At MoMA, she will work closely with Inés Katzenstein, a curator of Latin American art and director of the museum’s Patricia Phelps de Cisneros Research Institute for the Study of Art from Latin America, to shape the collection and develop exhibition activities.
During her tenure at the Blanton Museum of Art, Adams oversaw the reinstallation of the Latin American permanent collection galleries in 2017 and played an integral role in the acquisition of Dr. Jacqueline Barnitz’s collection of Latin American art. She organized shows such as “The Avant-Garde Networks of Amauta: Argentina, Mexico, and Peru in the 1920s” (2019), “Words/Matter: Latin American Art and Language” (2019), and “Javier Téllez: Letter on the Blind for the Use of Those Who See” (2017), among others.
From 2001 to 2013, she was curator for the Diane and Bruce Halle collection in Arizona, organizing exhibitions of works at the Phoenix Art Museum, the Aspen Institute, and the Museum of Fine Arts, Houston. Adams has previously held positions at the San Antonio Museum of Art as well as the Phoenix Art Museum, and she developed and taught 20th-century Latin American art history courses at Arizona State University between 1997 and 1999.
Adams said in a statement, “MoMA has a long history of engagement with Latin American art and today has the most outstanding collection of its type. I look forward to building on that foundation and bringing new perspectives to the collection and to exhibitions.”
Ann Temkin, chief curator of painting and sculpture at the museum, said, “Beverly Adams brings to MoMA a distinguished record as a scholar and curator of Latin American art. She also brings an enthusiastic and collegial viewpoint as we think across geographical boundaries to offer new readings of the history of modern art.”

* SUPPLIED DATA *
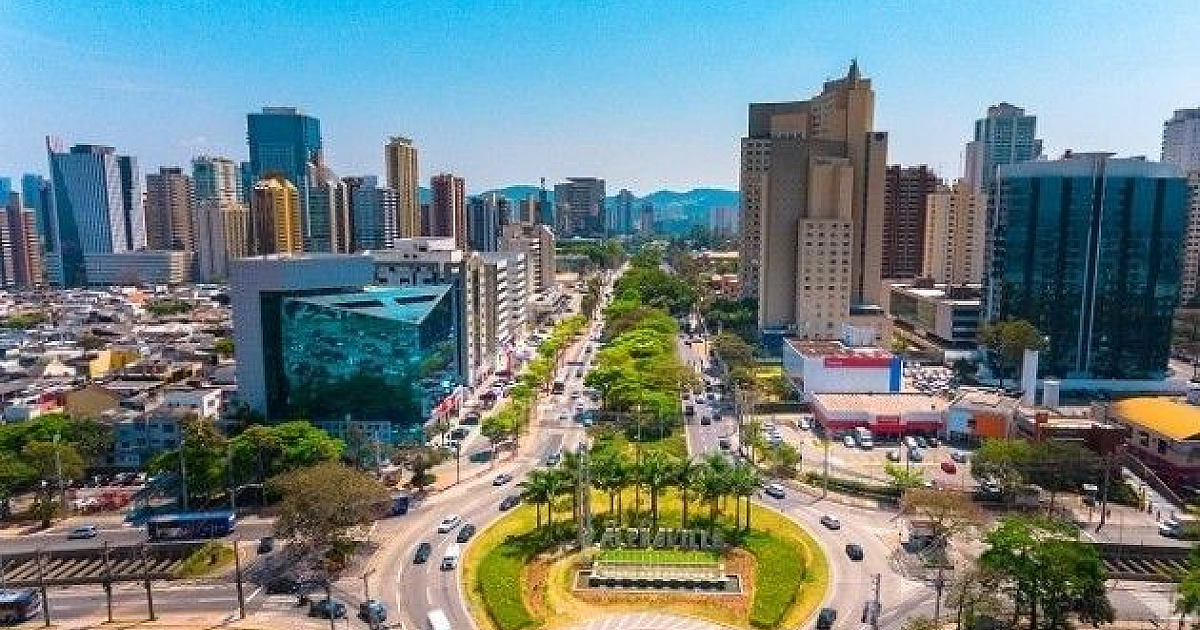 Pela 3ª vez, Barueri é a primeira em economia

* TASK INSTRUCTIONS *
[1] Answer these questions from the article on Beverly Adams:
(a) In what year did Adams oversee the reinstallation of the Latin American permanent collection galleries at the Blanton Museum of Art?
(b) At which university did she teach 20th-century Latin American art history courses between 1997 and 1999?
(c) What title does Ann Temkin hold?
[2] Please write out the passage of the article on Beverly Adams from "At MoMA, she" to "(2017), among others.", word for word.
The material is separate from the article on Beverly Adams.

* LIST OF ANSWERS *
[1]
(a) 2017
(b) Arizona State University
(c) Chief curator of painting and sculpture at MoMA

[2]
At MoMA, she will work closely with Inés Katzenstein, a curator of Latin American art and director of the museum’s Patricia Phelps de Cisneros Research Institute for the Study of Art from Latin America, to shape the collection and develop exhibition activities.
During her tenure at the Blanton Museum of Art, Adams oversaw the reinstallation of the Latin American permanent collection galleries in 2017 and played an integral role in the acquisition of Dr. Jacqueline Barnitz’s collection of Latin American art. She organized shows such as “The Avant-Garde Networks of Amauta: Argentina, Mexico, and Peru in the 1920s” (2019), “Words/Matter: Latin American Art and Language” (2019), and “Javier Téllez: Letter on the Blind for the Use of Those Who See” (2017), among others.